A tendência de um perfil de consumo cada vez mais voltado para o mundo digital, porém, tem evoluído para todas as idades. Um estudo recente feito pela CNDL (Confederação Nacional dos Dirigentes Lojistas) e pelo SPC Brasil apontou que nove em cada dez pessoas realizaram uma compra online nos últimos 12 meses.
“Esse movimento mais voltado para o digital já era uma tendência, mas foi acelerado pela pandemia”, afirmou a especialista em finanças da CNDL, Merula Borges.
“E é uma tendência que deve se manter para todas as idades. As pessoas devem se sentir cada vez mais confiantes, principalmente diante de novas tecnologias de pagamento, como o Pix.”
A pesquisa ouviu 958 pessoas, todas maiores de idade e de todas as classes econômicas. Do total de entrevistados, 55% também afirmaram que pediram comida por aplicativos de delivery, 45% compraram artigos de vestuário, 37% adquiriram com celulares e 36% gastaram com streaming de filmes e séries.
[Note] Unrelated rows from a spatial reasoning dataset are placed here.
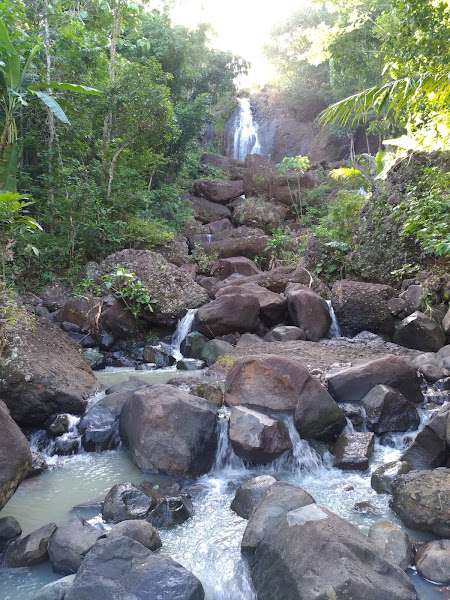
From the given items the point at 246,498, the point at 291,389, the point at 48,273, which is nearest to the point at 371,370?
the point at 291,389

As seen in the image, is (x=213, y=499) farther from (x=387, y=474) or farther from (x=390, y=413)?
(x=390, y=413)

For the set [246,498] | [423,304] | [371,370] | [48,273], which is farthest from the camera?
[48,273]

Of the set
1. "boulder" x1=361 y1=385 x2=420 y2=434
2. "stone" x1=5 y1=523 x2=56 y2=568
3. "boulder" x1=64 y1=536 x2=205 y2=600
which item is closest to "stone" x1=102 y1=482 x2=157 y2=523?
"stone" x1=5 y1=523 x2=56 y2=568

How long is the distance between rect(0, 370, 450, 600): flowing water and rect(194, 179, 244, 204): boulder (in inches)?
655

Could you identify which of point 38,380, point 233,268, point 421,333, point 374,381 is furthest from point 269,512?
point 233,268

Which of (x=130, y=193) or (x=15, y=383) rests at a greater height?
(x=130, y=193)

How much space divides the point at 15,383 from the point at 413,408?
4816mm

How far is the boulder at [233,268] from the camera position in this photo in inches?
567

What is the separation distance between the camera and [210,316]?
9781mm

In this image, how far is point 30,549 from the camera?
3293 millimetres

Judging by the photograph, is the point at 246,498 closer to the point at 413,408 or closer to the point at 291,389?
the point at 291,389

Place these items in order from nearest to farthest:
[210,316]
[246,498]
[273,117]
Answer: [246,498] < [210,316] < [273,117]

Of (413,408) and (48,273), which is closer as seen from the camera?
(413,408)

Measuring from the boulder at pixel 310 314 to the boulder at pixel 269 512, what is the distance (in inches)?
242
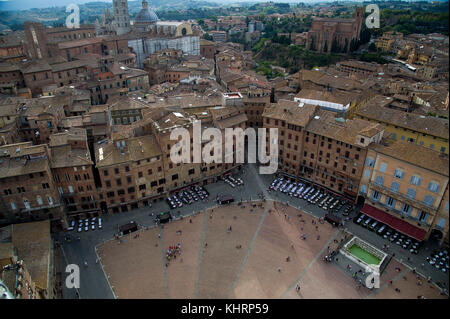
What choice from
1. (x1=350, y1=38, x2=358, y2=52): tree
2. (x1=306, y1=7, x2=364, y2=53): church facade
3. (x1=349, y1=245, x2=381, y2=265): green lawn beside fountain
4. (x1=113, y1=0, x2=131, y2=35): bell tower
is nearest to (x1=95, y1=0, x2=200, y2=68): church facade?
(x1=113, y1=0, x2=131, y2=35): bell tower

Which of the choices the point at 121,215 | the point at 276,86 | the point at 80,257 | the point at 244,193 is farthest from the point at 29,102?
the point at 276,86

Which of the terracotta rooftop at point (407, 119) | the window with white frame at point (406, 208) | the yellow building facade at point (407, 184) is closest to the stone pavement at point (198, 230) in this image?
the yellow building facade at point (407, 184)

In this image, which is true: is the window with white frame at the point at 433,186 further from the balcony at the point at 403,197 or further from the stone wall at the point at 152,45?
the stone wall at the point at 152,45

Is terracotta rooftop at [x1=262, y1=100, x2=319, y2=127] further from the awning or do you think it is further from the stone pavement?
the awning

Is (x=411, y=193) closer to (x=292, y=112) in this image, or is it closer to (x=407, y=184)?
(x=407, y=184)

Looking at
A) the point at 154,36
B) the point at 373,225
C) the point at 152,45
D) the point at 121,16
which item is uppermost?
the point at 121,16

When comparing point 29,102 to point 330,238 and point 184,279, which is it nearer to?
point 184,279

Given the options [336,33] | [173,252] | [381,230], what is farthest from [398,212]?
[336,33]
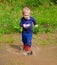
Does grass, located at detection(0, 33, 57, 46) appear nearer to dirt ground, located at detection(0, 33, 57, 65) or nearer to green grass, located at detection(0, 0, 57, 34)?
dirt ground, located at detection(0, 33, 57, 65)

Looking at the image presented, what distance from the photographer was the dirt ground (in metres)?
6.61

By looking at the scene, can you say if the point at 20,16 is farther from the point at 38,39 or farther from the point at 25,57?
the point at 25,57

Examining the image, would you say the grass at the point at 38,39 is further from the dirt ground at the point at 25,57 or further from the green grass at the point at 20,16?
the green grass at the point at 20,16

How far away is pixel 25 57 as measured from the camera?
6941 millimetres

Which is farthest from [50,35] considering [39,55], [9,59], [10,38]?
[9,59]

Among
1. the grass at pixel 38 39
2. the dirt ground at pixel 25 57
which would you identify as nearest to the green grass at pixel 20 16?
the grass at pixel 38 39

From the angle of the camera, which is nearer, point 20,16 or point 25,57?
point 25,57

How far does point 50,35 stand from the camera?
28.9ft

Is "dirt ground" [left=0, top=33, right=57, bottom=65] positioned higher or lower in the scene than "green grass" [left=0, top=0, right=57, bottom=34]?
lower

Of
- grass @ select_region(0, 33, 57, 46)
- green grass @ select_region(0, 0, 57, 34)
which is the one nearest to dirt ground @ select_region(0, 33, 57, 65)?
grass @ select_region(0, 33, 57, 46)

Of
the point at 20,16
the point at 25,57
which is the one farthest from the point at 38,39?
the point at 20,16

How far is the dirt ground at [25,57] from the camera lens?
6607mm

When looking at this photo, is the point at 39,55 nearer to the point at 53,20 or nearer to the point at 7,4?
the point at 53,20

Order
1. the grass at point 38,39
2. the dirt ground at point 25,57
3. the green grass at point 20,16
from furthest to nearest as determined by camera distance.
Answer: the green grass at point 20,16 → the grass at point 38,39 → the dirt ground at point 25,57
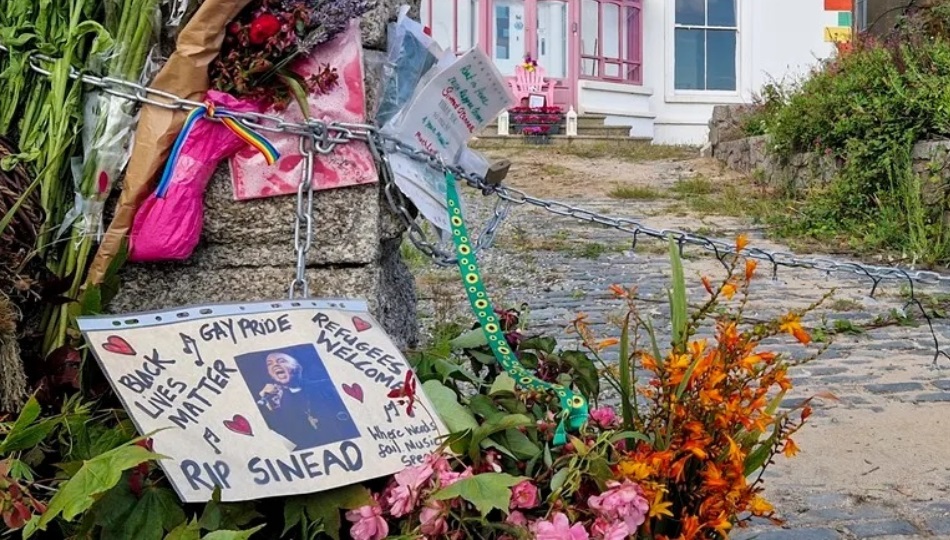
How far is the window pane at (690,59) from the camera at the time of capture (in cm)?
1883

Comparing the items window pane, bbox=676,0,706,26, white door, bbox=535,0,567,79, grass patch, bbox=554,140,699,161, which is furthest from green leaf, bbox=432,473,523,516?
window pane, bbox=676,0,706,26

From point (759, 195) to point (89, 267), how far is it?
963 centimetres

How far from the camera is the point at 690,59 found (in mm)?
18891

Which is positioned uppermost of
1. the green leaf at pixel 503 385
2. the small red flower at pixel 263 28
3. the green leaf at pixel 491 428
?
the small red flower at pixel 263 28

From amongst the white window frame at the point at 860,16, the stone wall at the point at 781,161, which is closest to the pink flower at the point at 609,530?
the stone wall at the point at 781,161

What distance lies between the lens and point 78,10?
1.90 metres

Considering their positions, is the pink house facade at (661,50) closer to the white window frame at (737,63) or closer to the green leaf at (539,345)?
the white window frame at (737,63)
Do lado dos millennials, a característica de ser uma geração de transição, também transparece nos gastos.
Marina Bravo Spessoto, 29, afirma que, aos 20, também dependia completamente dos pais. “Eu não trabalhava e tinha um cartão de crédito controlado, para alimentação e o que mais eu precisasse gastar”, afirma.
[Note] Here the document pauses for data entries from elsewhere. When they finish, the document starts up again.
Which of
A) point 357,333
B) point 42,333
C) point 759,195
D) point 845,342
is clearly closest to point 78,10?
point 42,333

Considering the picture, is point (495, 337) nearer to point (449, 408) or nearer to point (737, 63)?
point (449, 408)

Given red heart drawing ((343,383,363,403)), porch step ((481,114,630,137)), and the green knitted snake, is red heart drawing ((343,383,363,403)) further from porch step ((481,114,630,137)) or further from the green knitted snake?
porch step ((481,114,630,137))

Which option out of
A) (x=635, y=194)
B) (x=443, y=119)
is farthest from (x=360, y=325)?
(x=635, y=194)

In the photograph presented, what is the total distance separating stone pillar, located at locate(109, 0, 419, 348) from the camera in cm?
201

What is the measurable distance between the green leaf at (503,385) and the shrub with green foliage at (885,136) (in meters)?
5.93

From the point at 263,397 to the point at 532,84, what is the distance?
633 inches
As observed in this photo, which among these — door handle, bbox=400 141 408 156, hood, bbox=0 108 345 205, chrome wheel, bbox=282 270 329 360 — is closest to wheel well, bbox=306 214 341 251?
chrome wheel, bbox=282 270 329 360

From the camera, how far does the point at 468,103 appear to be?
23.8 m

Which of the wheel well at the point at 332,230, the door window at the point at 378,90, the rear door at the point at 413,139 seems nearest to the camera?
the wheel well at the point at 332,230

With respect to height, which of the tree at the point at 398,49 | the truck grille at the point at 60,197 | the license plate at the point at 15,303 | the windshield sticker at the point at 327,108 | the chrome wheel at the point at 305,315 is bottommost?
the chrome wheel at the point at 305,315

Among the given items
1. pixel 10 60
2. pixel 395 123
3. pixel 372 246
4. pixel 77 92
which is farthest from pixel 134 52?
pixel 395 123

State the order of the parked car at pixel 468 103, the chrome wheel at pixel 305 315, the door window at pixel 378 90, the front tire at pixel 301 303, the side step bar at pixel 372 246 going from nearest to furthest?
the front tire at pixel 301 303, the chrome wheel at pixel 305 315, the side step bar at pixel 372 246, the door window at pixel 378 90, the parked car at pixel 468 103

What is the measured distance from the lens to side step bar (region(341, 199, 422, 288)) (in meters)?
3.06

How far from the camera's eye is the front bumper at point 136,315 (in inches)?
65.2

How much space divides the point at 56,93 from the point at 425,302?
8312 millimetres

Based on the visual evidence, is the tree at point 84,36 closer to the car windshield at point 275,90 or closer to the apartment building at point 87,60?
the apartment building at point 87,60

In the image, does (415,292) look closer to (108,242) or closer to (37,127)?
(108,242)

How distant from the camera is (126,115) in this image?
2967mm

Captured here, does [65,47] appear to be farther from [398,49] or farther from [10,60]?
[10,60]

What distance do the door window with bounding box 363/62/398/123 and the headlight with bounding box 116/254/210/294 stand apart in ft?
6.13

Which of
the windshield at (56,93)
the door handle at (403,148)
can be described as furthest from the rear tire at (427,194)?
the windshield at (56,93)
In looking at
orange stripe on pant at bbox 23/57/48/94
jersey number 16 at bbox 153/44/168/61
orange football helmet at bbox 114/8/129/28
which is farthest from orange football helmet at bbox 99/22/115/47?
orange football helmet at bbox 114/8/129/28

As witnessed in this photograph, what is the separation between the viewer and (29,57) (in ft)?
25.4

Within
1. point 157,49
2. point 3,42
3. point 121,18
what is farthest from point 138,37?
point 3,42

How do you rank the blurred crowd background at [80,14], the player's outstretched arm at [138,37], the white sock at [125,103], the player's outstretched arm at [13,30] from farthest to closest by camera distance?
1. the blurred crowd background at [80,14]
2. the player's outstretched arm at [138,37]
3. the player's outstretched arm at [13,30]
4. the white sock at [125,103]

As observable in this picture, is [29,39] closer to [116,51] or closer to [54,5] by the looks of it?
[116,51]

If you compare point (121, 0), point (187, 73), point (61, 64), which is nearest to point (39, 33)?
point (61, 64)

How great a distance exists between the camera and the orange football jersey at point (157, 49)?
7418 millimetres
Ela atualmente mora em Atibaia com o filho de quatro anos, Bernardo, e trabalha como assistente de uma empresa de tecnologia. Segundo Spessoto, cerca de 60% do que recebe vai para gastos fixos da casa e 30% vai para Bernardo.
“O resto, uns 10%, eu consigo guardar. Esse dinheiro eu deixo na poupança e ele serve principalmente para pagar os gastos de início do ano, como os materiais da creche do meu filho, matrícula e todos os pagamentos para o meu carro”, disse.
Situação semelhante acontece com Leonardo Felix dos Santos, 33. Ele, que trabalha com gestão de benefícios, também divide a renda principalmente entre os gastos fixos da casa e com educação (sua e da sua filha de sete anos).
“Cerca de 30% do que recebo hoje vai para a casa e outros 40% vão para as escolas. Tem uns 20% que separo para gastos mais de passeio e compras de final de semana com a minha família, mas esses eventos, a maioria das vezes quem paga é minha esposa”, afirmou.